狂乱西葛西日記98年12月11日〜12月15日



【12月11日(金)】


 をを、256回記念号じゃん>日記。ファイルも256個あるわけですね。いやはや。

 キネ旬のベストテンと映画秘宝のベストテンをまとめて送る。すげえ泥縄。媒体特性には多少配慮してます。

【キネマ旬報 98年映画ベストテン】

●日本映画ベストテン

1 神様の愛い奴 神軍平等兵の凱旋
2 犬、走る DOG RACE
3 CURE
4 ラブ&ポップ
5 HANA-BI
6 軌道戦艦ナデシコ
7 大怪獣東京に現わる
8 岸和田少年愚連隊 望郷
9 踊る大捜査線 THE MOVIE
10 黒の天使 Vol.1

「神様〜」を映画のベストに入れること自体まちがいかもしれないが、いかんともしがたい。ただし最大の衝撃を受けたのは、ロフトプラスワン公開版ではなく、97年の大晦日にBOX東中野で上映された30分程度の断片のほう。「犬、走る」も、奥崎謙三さながら、ひたすら走りつづける快作だが、走ってばかりじゃ映画にならないのは最近のSFX怪物映画がよく証明するところで、静に徹した「CURE」はサイコサスペンスの名作。

[輪郭記録]

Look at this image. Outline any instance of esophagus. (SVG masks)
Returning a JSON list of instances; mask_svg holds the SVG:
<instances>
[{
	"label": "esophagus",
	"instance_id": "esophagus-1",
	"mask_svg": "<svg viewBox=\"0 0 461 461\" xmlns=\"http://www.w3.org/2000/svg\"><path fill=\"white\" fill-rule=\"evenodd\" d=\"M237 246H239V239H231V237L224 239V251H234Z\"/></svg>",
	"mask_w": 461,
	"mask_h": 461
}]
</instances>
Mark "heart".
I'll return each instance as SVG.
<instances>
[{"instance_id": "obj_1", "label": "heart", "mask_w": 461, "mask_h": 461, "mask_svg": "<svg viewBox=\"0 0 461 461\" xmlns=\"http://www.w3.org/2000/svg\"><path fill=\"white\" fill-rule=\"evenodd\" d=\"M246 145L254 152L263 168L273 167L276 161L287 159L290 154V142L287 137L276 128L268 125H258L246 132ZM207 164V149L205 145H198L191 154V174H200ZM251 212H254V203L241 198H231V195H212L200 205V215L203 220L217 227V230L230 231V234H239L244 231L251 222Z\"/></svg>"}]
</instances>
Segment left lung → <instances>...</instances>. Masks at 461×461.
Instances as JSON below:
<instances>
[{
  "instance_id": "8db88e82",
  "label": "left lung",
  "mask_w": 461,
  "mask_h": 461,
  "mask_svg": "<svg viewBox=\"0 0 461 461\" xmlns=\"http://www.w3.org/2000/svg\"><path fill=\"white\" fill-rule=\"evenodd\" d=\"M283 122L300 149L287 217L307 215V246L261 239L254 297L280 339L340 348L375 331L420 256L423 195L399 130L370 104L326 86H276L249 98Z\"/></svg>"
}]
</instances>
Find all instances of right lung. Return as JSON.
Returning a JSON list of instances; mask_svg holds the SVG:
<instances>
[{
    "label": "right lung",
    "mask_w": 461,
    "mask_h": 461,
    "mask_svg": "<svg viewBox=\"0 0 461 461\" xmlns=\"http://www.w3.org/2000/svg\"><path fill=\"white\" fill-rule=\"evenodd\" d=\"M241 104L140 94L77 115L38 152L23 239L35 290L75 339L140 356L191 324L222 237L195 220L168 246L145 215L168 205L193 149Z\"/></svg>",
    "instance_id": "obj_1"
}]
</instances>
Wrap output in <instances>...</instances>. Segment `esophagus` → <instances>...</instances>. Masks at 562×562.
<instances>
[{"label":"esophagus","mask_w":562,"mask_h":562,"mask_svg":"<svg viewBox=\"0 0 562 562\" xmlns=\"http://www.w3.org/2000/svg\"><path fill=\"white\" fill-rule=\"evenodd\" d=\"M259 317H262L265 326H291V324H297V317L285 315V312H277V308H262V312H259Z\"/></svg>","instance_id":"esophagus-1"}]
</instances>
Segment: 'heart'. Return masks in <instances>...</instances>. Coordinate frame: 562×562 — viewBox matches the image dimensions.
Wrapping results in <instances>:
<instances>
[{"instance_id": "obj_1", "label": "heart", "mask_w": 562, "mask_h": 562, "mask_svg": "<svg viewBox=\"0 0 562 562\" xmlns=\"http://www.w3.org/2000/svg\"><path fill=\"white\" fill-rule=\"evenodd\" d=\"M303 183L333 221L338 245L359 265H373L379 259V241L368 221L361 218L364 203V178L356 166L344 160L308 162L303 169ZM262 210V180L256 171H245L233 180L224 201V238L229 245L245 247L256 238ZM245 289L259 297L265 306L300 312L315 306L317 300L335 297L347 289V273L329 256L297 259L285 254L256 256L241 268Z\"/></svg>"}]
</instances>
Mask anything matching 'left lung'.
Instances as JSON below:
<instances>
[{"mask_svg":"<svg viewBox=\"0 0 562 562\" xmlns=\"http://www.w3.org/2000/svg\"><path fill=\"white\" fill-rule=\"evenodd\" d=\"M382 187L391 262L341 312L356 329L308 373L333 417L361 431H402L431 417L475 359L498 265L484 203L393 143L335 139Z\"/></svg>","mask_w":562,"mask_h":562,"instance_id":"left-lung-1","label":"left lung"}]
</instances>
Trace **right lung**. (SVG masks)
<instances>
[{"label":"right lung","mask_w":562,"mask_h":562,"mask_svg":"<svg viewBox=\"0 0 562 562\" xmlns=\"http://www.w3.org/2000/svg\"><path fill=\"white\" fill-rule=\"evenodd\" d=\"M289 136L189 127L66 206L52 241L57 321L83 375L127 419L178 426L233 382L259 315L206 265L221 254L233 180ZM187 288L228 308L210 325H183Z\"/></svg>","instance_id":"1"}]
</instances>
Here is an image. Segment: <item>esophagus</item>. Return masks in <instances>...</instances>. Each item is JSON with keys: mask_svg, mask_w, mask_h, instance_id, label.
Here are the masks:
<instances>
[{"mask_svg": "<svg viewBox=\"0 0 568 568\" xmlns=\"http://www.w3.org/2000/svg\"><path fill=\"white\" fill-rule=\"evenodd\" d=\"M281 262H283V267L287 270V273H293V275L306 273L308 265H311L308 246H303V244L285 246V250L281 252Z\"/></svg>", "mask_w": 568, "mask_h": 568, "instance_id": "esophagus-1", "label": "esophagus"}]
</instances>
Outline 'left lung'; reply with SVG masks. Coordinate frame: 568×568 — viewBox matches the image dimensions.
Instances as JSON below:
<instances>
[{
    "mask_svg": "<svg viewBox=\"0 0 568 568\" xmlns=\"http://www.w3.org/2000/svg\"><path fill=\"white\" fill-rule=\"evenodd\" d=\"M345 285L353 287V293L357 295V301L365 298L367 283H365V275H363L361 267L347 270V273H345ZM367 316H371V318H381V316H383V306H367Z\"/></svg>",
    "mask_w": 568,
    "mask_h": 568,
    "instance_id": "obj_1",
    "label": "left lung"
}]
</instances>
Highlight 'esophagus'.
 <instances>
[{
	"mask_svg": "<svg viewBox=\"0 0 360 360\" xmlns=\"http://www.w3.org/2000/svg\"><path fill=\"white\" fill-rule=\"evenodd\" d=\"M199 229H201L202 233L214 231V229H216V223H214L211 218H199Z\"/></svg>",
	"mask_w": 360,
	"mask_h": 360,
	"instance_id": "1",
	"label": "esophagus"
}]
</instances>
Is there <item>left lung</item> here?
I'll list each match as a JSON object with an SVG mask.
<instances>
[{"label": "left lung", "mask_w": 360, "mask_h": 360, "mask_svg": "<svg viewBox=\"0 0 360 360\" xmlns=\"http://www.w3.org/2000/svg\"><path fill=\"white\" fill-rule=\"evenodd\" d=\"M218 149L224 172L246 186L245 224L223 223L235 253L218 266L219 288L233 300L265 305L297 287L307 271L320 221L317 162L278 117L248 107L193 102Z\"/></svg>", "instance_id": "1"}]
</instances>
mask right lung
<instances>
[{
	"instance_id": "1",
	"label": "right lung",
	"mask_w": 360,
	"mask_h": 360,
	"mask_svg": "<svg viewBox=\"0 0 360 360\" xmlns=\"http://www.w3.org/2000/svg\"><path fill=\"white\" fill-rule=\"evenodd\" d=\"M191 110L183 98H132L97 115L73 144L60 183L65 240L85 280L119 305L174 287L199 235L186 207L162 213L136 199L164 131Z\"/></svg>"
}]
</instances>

指示と要件: 日記の「日本映画ベストテン」で、題名にアルファベットを含む作品はどれですか。すべて挙げてください。

正しい結果:
犬、走る DOG RACE
CURE
HANA-BI
踊る大捜査線 THE MOVIE
黒の天使 Vol.1